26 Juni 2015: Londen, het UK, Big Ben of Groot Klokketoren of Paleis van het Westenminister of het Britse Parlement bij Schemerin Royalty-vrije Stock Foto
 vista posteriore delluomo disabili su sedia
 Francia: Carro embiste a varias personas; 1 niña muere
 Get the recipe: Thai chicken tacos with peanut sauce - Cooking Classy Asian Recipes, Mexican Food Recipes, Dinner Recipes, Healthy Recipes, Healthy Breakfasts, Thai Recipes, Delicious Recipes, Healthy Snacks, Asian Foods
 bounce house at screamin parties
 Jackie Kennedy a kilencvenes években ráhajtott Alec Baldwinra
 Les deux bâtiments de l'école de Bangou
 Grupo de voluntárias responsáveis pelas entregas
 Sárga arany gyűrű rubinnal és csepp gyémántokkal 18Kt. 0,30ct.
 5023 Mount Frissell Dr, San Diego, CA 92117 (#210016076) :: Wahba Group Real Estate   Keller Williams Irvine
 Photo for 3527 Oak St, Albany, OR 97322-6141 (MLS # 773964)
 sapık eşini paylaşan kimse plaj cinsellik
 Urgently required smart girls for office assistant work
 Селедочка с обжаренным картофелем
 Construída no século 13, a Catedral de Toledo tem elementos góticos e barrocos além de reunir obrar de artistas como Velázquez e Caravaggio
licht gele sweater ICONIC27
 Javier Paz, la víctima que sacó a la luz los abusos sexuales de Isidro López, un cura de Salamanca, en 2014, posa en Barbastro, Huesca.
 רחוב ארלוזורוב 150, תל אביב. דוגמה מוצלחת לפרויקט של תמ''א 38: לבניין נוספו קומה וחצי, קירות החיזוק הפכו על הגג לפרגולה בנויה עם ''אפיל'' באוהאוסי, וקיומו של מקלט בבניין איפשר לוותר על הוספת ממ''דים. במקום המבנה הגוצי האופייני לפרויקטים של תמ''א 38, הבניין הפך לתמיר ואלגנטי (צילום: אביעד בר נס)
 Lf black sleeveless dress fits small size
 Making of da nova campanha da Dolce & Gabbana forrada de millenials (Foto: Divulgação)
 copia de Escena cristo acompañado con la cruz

^^^^^^^^^^^^^^^^

**What is being asked:** Each entry must be reproduced exactly, with nothing added or dropped.

**Output for this exercise:**
26 Juni 2015: Londen, het UK, Big Ben of Groot Klokketoren of Paleis van het Westenminister of het Britse Parlement bij Schemerin Royalty-vrije Stock Foto
 vista posteriore delluomo disabili su sedia
 Francia: Carro embiste a varias personas; 1 niña muere
 Get the recipe: Thai chicken tacos with peanut sauce - Cooking Classy Asian Recipes, Mexican Food Recipes, Dinner Recipes, Healthy Recipes, Healthy Breakfasts, Thai Recipes, Delicious Recipes, Healthy Snacks, Asian Foods
 bounce house at screamin parties
 Jackie Kennedy a kilencvenes években ráhajtott Alec Baldwinra
 Les deux bâtiments de l'école de Bangou
 Grupo de voluntárias responsáveis pelas entregas
 Sárga arany gyűrű rubinnal és csepp gyémántokkal 18Kt. 0,30ct.
 5023 Mount Frissell Dr, San Diego, CA 92117 (#210016076) :: Wahba Group Real Estate   Keller Williams Irvine
 Photo for 3527 Oak St, Albany, OR 97322-6141 (MLS # 773964)
 sapık eşini paylaşan kimse plaj cinsellik
 Urgently required smart girls for office assistant work
 Селедочка с обжаренным картофелем
 Construída no século 13, a Catedral de Toledo tem elementos góticos e barrocos além de reunir obrar de artistas como Velázquez e Caravaggio
licht gele sweater ICONIC27
 Javier Paz, la víctima que sacó a la luz los abusos sexuales de Isidro López, un cura de Salamanca, en 2014, posa en Barbastro, Huesca.
 רחוב ארלוזורוב 150, תל אביב. דוגמה מוצלחת לפרויקט של תמ''א 38: לבניין נוספו קומה וחצי, קירות החיזוק הפכו על הגג לפרגולה בנויה עם ''אפיל'' באוהאוסי, וקיומו של מקלט בבניין איפשר לוותר על הוספת ממ''דים. במקום המבנה הגוצי האופייני לפרויקטים של תמ''א 38, הבניין הפך לתמיר ואלגנטי (צילום: אביעד בר נס)
 Lf black sleeveless dress fits small size
 Making of da nova campanha da Dolce & Gabbana forrada de millenials (Foto: Divulgação)
 copia de Escena cristo acompañado con la cruz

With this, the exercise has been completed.